(Spatial reasoning data)
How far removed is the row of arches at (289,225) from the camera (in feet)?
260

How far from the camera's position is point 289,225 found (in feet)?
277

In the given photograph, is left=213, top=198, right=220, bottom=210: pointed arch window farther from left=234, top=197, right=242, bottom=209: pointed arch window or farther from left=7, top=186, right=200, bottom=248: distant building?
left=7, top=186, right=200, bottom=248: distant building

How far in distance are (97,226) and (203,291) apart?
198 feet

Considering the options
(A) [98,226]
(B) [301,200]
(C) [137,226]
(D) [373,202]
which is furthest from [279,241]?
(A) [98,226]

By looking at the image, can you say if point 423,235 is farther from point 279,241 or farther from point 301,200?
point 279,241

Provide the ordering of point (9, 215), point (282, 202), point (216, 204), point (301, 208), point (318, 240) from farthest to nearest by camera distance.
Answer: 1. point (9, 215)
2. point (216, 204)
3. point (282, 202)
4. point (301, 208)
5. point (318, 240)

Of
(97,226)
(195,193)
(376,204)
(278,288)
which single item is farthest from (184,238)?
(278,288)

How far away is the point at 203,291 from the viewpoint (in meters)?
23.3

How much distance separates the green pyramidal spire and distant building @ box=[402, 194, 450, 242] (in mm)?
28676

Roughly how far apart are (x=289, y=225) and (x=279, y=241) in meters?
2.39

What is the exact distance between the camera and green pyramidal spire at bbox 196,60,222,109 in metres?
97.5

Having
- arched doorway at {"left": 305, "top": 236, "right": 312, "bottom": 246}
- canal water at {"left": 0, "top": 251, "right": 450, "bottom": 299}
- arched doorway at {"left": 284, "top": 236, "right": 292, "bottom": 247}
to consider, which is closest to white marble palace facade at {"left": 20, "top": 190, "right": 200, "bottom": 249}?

## Exercise instructions
Recast everything from the line containing "Provide the ordering" down to the end of the data as a JSON list of strings, with one string per line and blank lines omitted.

## Answer below
[
  "Provide the ordering of point (9, 215), point (282, 202), point (216, 204), point (301, 208), point (318, 240) from farthest to nearest by camera distance.",
  "Answer: 1. point (9, 215)",
  "2. point (216, 204)",
  "3. point (282, 202)",
  "4. point (301, 208)",
  "5. point (318, 240)",
  "Of",
  "(97,226)",
  "(195,193)",
  "(376,204)",
  "(278,288)",
  "which single item is farthest from (184,238)?",
  "(278,288)",
  "How far away is the point at 203,291 from the viewpoint (in meters)?",
  "23.3",
  "How much distance separates the green pyramidal spire and distant building @ box=[402, 194, 450, 242] (in mm)?",
  "28676",
  "Roughly how far apart are (x=289, y=225) and (x=279, y=241) in meters?",
  "2.39",
  "What is the exact distance between the camera and green pyramidal spire at bbox 196,60,222,109 in metres?",
  "97.5",
  "Having",
  "- arched doorway at {\"left\": 305, \"top\": 236, \"right\": 312, \"bottom\": 246}",
  "- canal water at {\"left\": 0, \"top\": 251, \"right\": 450, \"bottom\": 299}",
  "- arched doorway at {\"left\": 284, \"top\": 236, \"right\": 292, \"bottom\": 247}",
  "to consider, which is closest to white marble palace facade at {\"left\": 20, \"top\": 190, \"right\": 200, \"bottom\": 249}?"
]